Quanto può resistere un uomo quando il dovere entra in conflitto con la famiglia? Un nuovo thriller indiano disponibile su Netflix da maggio 2026, trasforma questa domanda nel cuore di un racconto teso e profondamente emotivo, dove la legge smette di essere una certezza assoluta e diventa un peso da sopportare.

Tra indagini, minacce e violenza urbana, il film costruisce la storia di un poliziotto costretto a scegliere tra i principi che hanno guidato tutta la sua vita e la necessità di proteggere le persone che ama. Un thriller che usa l’azione non solo per spettacolarizzare il conflitto, ma per raccontare il costo umano della responsabilità.

Si intitola “KARTAVYA – Senso del dovere”, prodotto da Red Chillies Entertainment, la casa di produzione di Gauri Khan, che racconta un tema già affrontato molte volte dal cinema action e poliziesco, ma che qui viene sviluppato attraverso una forte componente emotiva e morale.

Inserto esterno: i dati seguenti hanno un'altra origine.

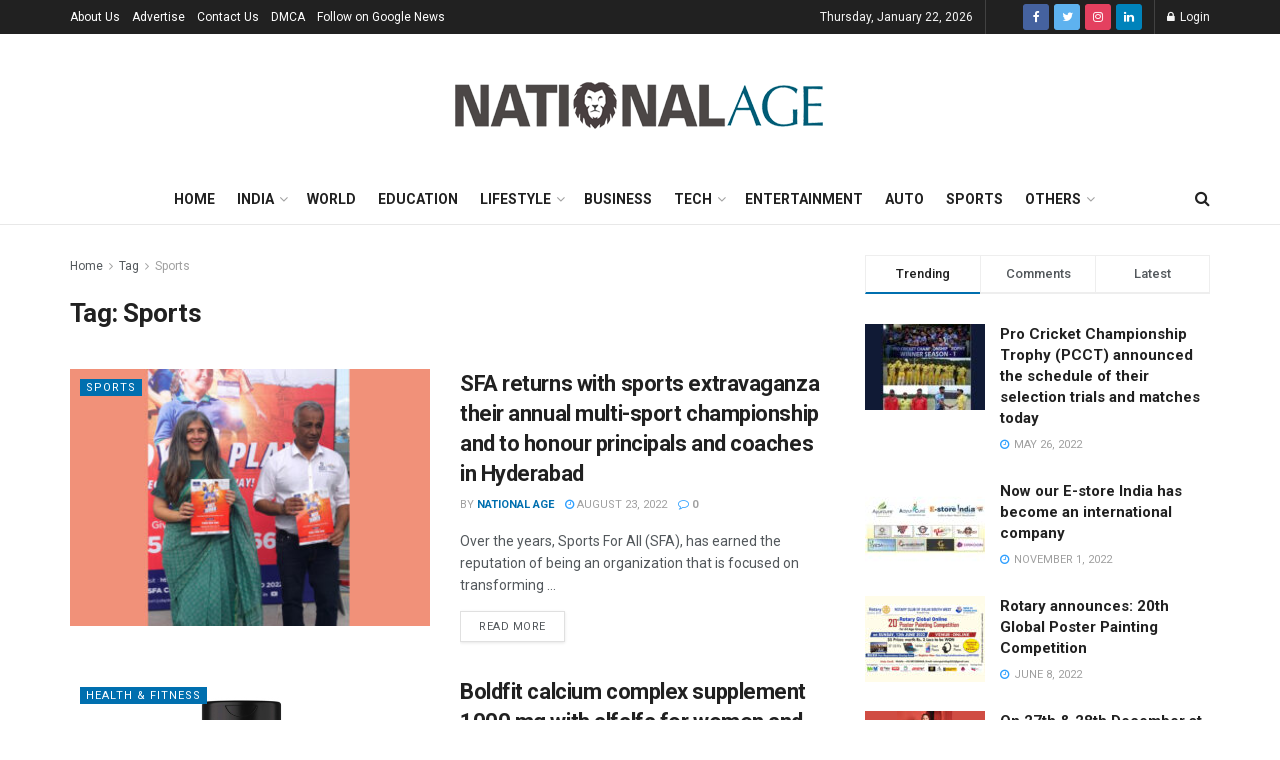

--- FILE ---
content_type: text/html; charset=utf-8
request_url: https://www.google.com/recaptcha/api2/aframe
body_size: 266
content:
<!DOCTYPE HTML><html><head><meta http-equiv="content-type" content="text/html; charset=UTF-8"></head><body><script nonce="WwuiD5TwdIwj_7_eN5vrHA">/** Anti-fraud and anti-abuse applications only. See google.com/recaptcha */ try{var clients={'sodar':'https://pagead2.googlesyndication.com/pagead/sodar?'};window.addEventListener("message",function(a){try{if(a.source===window.parent){var b=JSON.parse(a.data);var c=clients[b['id']];if(c){var d=document.createElement('img');d.src=c+b['params']+'&rc='+(localStorage.getItem("rc::a")?sessionStorage.getItem("rc::b"):"");window.document.body.appendChild(d);sessionStorage.setItem("rc::e",parseInt(sessionStorage.getItem("rc::e")||0)+1);localStorage.setItem("rc::h",'1769066556780');}}}catch(b){}});window.parent.postMessage("_grecaptcha_ready", "*");}catch(b){}</script></body></html>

La narrazione procede attraverso un ritmo serrato, alternando indagini, momenti di tensione e scene d’azione. Tuttavia, il cuore del film resta il conflitto interiore del protagonista. La paura di mettere in pericolo la famiglia si scontra continuamente con la necessità di restare fedele ai propri principi. Ed è proprio questa tensione morale a offrire profondità a una storia che avrebbe potuto limitarsi alla semplice spettacolarità action.

Il protagonista della trama è Pawan Malik, interpretato da Saif Ali Khan, un agente di polizia integerrimo che finisce sotto pressione dopo aver fallito nel proteggere un giornalista assassinato mentre era sotto la sua custodia. L’episodio scatena un’indagine complessa che trascina il protagonista in una rete di potere, manipolazione e segreti, mentre minacce sempre più vicine iniziano a mettere in pericolo anche la sua famiglia.

Nel corso della vicenda, Pawan si ritrova diviso tra il suo senso del dovere e il desiderio di salvare le persone che ama. Ogni scelta sembra avere un prezzo e il confine tra giusto e sbagliato diventa sempre più sfumato.

Il film affronta così temi come la colpa, il silenzio, il sacrificio e il vero significato della giustizia, costruendo un thriller dal tono cupo e realistico sostenuto anche dalle interpretazioni di Rasika Dugal, Sanjay Mishra, Zakir Hussain e Manish Chaudhari.

“KARTAVYA”, che già nel titolo richiama il concetto di responsabilità morale e obbligo etico, infatti è un termine sanscrito che si traduce letteralmente con “dovere” o “ciò che deve essere fatto”, utilizza il thriller psicologico come strumento per esplorare il peso delle scelte personali.

Il poliziotto non combatte soltanto contro criminali o minacce esterne, ma soprattutto contro il rischio di perdere sé stesso nel tentativo di salvare le persone della sua famiglia. Uno degli aspetti più interessanti è il modo in cui il film rappresenta il peso psicologico del ruolo di poliziotto. Quest’ultimo appare progressivamente isolato, schiacciato da responsabilità sempre più grandi e, al contempo, ogni decisione sembra avere conseguenze irreversibili, sia sul piano professionale sia su quello personale.

Il film affronta infine anche il tema della vulnerabilità maschile. Il protagonista infatti, pur essendo addestrato alla gestione del rischio e della violenza, mostra paura, esitazioni e fragilità. E questo elemento umanizza il personaggio rendendo più credibile il suo percorso emotivo.

“KARTAVYA – Senso del dovere” rappresenta così una visione in streaming su Netflix solida e coinvolgente, che utilizza il linguaggio dell’action per riflettere su argomenti sempre attuali e universali.